Posted to Instagram on November 11, 2020 (written some time in October)

Vicar Street in My Dreams

At its heart humor is most comical when

It divines just what the audience wants.

In steps Foil ready to whip us up

Into a frenzy of singing.

Arms comes next with his trumpet sound

To thrill our senses and change the tune.

While Hog dips in and out chatting to anyone

Who will listen and there are thousands of us,

Waiting to hear exactly what he will say!

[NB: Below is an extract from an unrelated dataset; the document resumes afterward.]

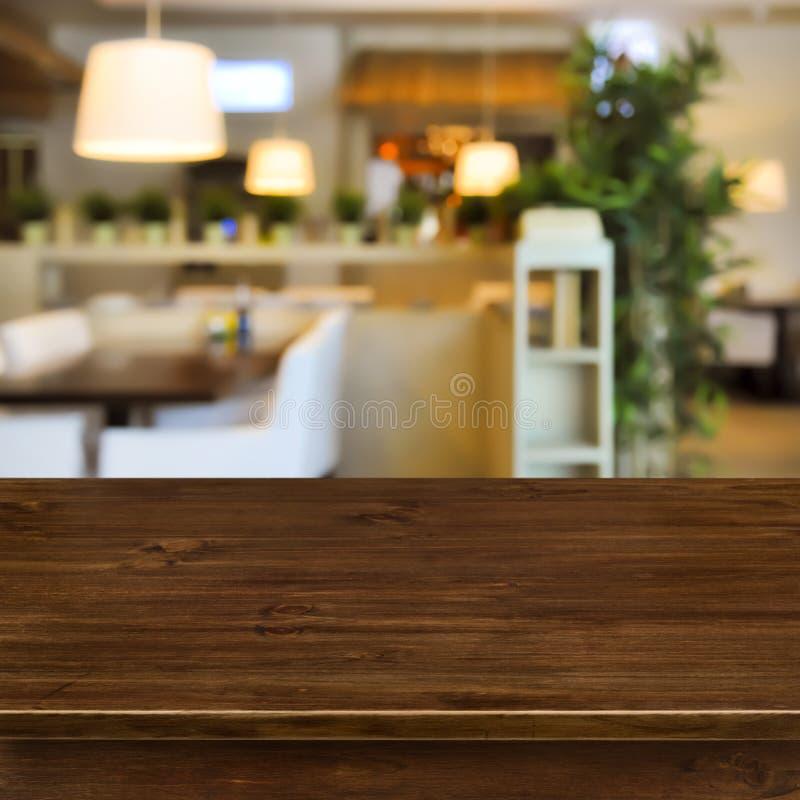 Holztisch auf unscharfem Rauminnenraumhintergrund stockfotografie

We don’t want to miss a thing as these three

Comedy artists lay the groundwork for a night of

Raucous laughter.


This is a poem that did not make it into the FAHnArtChallenge (in October on Instagram) and so I posted it because it still captures what I've seen in FAH's five live shows that I've watched over and over again on Patreon, but that I've never seen for myself in person. My dream is to see FAH in Vicar Street because I know that is a venue that they really love and in which they feel at home. It is my dream to see FAH in their home away from home.


November 14, 2020

3 Months of Waiting

The doorbell rings and Pudge barks;

he goes crazy and I

Trudge to the door, as usual . . .

who’s there or what’s up?

Today he is looking for something

that only I see.

A package from Ireland;

my FAH merch has arrived!

And my dog didn’t even notice.


I wrote this little poem the day my FAH merch finally arrived after 3 months of waiting. I went back and forth with lovely Mick the Merch man a couple of times and Foil as well, but when these notebooks finally arrived I was so happy that I wanted to get that moment of wonder down on the page ( pun intended). It is kind of a simple and somewhat silly poem, but other fahns could totally relate and that was all that mattered to me! It was that sharing of community spirit that made me so happy. Who cares that my dog didn't notice - the entire fahn community did! Yeah!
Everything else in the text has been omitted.